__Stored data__
# # # # # # #

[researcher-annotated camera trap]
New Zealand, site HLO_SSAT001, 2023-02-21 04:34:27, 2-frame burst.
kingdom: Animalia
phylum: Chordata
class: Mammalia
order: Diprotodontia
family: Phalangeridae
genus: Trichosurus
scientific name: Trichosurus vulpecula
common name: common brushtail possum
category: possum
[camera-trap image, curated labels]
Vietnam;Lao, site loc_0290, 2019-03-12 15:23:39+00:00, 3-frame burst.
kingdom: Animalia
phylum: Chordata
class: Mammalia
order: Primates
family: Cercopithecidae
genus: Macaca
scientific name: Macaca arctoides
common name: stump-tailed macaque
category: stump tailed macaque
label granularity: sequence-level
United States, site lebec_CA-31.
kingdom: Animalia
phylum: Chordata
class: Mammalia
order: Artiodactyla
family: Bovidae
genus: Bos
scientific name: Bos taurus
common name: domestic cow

# # # # # # #

__TASK PROMPT__
Set the lines down exactly, from the first line of the records to the line where "category: stump tailed macaque" appears, with both ends kept.

__YOUR RESPONSE__
[researcher-annotated camera trap]
New Zealand, site HLO_SSAT001, 2023-02-21 04:34:27, 2-frame burst.
kingdom: Animalia
phylum: Chordata
class: Mammalia
order: Diprotodontia
family: Phalangeridae
genus: Trichosurus
scientific name: Trichosurus vulpecula
common name: common brushtail possum
category: possum
[camera-trap image, curated labels]
Vietnam;Lao, site loc_0290, 2019-03-12 15:23:39+00:00, 3-frame burst.
kingdom: Animalia
phylum: Chordata
class: Mammalia
order: Primates
family: Cercopithecidae
genus: Macaca
scientific name: Macaca arctoides
common name: stump-tailed macaque
category: stump tailed macaque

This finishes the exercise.